La french touch anglaise

Un titre paradoxal pour présenter Evergreen, anciennement We Were Evergreen. Ce trio français installé en Angleterre depuis 8 ans a sorti Overseas il y a quelques semaines. Étonnés par la forte présence de la langue française à la première écoute, on se rend vite compte que le groupe a fait le bon choix. C’est d’ailleurs ce que Michael, l’un de ses membres, a tenu à nous expliquer.

 

Votre second album fait la part belle à la langue française contrairement au premier qui avait privilégié l’anglais. Êtes-vous tiraillés entre ces deux possibilités ?

Michael : On était plus naturellement porté vers l’anglais au départ, c’était la langue de nos influences principales. Je composais en anglais car je m’en sentais plus proche finalement. Il y a eu une sorte de réaction inattendue en allant vivre en Angleterre, j’ai vu mes influences françaises d’un autre œil. J’ai eu l’envie de revenir vers la langue des mes racines. C’était sûrement pour faire un contrepoids avec ma vie anglaise. On a déménagé là-bas il y a 8 ans maintenant. J’ai eu cette sensation d’être entre deux territoires, la langue française me permettait de me reconnecter avec mes origines. L’anglais a nourri mon rapport au français.
Sur ce second album, on a voulu se rapprocher d’un équilibre entre l’anglais et le français pour caractériser l’attachement de notre groupe aux deux pays. C’est ce qu’on a voulu représenter.

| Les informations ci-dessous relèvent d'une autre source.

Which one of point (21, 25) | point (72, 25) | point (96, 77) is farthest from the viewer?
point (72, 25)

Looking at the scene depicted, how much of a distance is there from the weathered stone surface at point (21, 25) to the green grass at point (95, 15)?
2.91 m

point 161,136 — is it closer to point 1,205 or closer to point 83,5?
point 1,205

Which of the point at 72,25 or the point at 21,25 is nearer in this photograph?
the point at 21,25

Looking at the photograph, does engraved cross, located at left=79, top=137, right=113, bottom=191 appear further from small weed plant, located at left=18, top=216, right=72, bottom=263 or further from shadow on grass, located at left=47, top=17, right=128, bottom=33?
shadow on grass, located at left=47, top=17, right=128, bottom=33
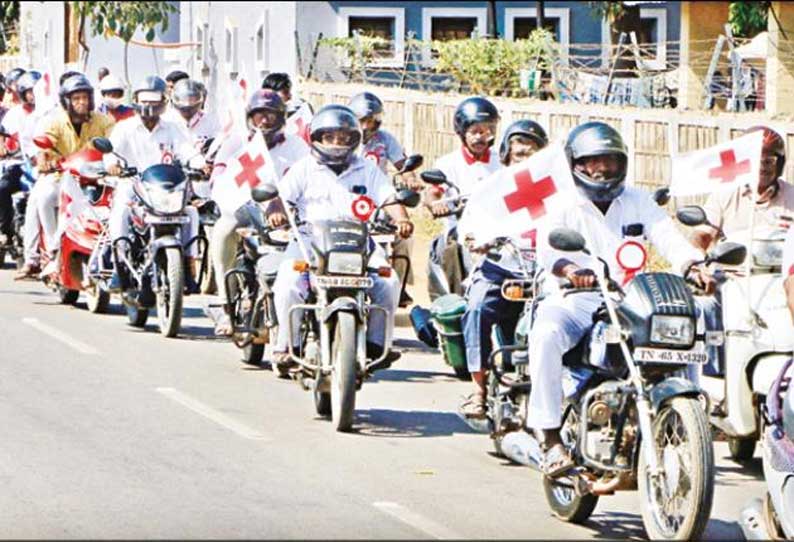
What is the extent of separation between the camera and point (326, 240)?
42.6ft

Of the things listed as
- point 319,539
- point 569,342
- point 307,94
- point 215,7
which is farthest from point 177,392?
point 215,7

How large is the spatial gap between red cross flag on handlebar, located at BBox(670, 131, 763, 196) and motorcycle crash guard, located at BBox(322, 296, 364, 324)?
189 centimetres

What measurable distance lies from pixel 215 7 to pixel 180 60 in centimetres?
510

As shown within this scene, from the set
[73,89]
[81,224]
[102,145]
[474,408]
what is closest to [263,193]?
[474,408]

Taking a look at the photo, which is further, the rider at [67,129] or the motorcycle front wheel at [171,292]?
the rider at [67,129]

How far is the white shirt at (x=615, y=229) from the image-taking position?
1046cm

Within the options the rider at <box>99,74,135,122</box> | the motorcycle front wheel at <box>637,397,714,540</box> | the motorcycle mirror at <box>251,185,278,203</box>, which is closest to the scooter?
the motorcycle front wheel at <box>637,397,714,540</box>

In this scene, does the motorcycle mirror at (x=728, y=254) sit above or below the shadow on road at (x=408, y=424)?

Plus généralement, le français reprend petit à petit ses droits sur la scène pop. A quoi est-ce dû selon toi ?

En 2010, on sortait d’une période où tout ce qui se passait en français n’était pas très intéressant. Les gens avaient tendance à abandonner le français et cela a pris de l’ampleur. En France, nous avons un lourd héritage musical qu’il est difficile d’oublier. On ne sentait peut-être pas assez légitime, on ne se donnait pas la liberté de chanter en français notamment dans la pop. Et finalement, en réaction à ce manque, certains ont voulu rompre ce blocage. Désormais, nous avons une pop française qualitative et passionnante même si je pense que nous gardons des influences musicales majoritairement anglo-saxonnes.

Selon toi, est-ce que Towards vous a fait connaître par un public plus large ?

Je ne pense pas non. L’album est sorti en 2014 mais nous nous sommes formés en 2008. On a beaucoup évolué, on a fait de nombreux titres, des EP … Nous avions déjà des projets concrets, l’album a juste confirmé tout ce travail. Je le considère presque comme un deuxième album. On le voulait déjà plus sombre et électronique que ce qu’on avait fait par le passé. Il ne reflète pas forcément nos débuts. C’était déjà une évolution marquante.

Avez-vous une petite appréhension à présenter Overseas aux londoniens ?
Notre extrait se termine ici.